| STATED EXERCISE |
Starting at the line that has "What measure of" and continuing to the end of the material, write those lines out again with "driftwood" swapped for "log" and nothing else changed.

| INPUT |
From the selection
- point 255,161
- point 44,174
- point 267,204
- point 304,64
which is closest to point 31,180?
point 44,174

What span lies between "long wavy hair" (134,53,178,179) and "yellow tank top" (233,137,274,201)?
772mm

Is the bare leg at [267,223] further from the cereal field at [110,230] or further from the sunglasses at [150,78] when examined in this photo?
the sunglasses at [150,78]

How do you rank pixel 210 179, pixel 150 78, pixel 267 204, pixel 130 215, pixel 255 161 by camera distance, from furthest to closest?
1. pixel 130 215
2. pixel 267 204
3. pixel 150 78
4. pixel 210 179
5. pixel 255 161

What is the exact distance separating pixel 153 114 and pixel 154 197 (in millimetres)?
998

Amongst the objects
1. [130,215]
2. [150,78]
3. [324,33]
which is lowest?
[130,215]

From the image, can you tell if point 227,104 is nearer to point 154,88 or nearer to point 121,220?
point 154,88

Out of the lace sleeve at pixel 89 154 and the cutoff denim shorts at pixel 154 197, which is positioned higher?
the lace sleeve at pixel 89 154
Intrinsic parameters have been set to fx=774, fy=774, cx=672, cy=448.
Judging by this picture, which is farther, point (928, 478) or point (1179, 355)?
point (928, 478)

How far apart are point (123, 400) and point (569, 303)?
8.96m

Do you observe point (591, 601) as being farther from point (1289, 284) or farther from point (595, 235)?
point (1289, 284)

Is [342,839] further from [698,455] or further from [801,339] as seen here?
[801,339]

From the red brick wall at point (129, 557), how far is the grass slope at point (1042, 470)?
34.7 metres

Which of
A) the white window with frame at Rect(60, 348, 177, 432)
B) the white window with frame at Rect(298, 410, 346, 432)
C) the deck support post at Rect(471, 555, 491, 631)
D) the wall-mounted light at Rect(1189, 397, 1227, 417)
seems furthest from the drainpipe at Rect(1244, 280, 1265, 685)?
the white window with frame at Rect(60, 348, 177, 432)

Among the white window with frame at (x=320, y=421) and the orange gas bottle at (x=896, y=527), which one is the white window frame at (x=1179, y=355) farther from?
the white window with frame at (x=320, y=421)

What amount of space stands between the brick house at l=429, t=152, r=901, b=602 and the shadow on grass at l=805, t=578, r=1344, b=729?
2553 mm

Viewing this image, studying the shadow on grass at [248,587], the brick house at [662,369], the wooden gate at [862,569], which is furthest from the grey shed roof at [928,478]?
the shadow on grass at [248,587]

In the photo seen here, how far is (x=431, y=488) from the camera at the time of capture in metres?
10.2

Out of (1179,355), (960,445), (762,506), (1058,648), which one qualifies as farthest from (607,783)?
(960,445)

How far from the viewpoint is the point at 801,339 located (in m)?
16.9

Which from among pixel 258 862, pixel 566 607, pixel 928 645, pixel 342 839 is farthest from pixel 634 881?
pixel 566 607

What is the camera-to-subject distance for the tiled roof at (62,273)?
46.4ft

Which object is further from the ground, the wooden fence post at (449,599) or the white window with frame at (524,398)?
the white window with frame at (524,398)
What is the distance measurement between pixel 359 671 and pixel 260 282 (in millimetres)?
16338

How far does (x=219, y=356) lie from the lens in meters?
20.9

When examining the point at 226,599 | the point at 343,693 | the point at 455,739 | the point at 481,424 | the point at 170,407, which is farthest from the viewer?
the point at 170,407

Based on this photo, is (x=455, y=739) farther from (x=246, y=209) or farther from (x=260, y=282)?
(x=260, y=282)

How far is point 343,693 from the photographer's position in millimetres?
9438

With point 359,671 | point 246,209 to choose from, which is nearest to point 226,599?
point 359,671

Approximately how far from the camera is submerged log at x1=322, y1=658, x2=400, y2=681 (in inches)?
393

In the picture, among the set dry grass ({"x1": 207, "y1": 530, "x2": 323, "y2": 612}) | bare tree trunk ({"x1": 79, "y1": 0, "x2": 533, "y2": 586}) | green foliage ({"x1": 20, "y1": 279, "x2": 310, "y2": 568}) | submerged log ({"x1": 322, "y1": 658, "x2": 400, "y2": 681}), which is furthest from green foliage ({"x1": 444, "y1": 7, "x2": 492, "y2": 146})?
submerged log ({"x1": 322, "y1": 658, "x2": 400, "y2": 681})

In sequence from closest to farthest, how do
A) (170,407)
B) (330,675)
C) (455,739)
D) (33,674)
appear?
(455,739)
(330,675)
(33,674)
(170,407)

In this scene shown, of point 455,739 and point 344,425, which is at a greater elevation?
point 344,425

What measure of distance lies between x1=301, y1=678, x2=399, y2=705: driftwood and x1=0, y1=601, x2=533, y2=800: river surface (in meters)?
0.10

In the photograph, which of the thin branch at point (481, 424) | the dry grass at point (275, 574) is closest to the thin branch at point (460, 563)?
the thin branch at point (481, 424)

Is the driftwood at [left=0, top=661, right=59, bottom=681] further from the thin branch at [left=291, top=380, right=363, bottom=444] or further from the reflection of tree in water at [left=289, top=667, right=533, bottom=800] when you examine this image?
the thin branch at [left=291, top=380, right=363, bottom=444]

| IN RESPONSE |
What measure of distance lies between x1=301, y1=678, x2=399, y2=705: log and x1=0, y1=601, x2=533, y2=800: river surface (in meters)?
0.10

In the photograph, which of the thin branch at point (481, 424) | the dry grass at point (275, 574) is closest to the thin branch at point (460, 563)?
the thin branch at point (481, 424)

Is the log at [left=0, top=661, right=59, bottom=681] further from the thin branch at [left=291, top=380, right=363, bottom=444] or further from the reflection of tree in water at [left=289, top=667, right=533, bottom=800] when you examine this image?
the thin branch at [left=291, top=380, right=363, bottom=444]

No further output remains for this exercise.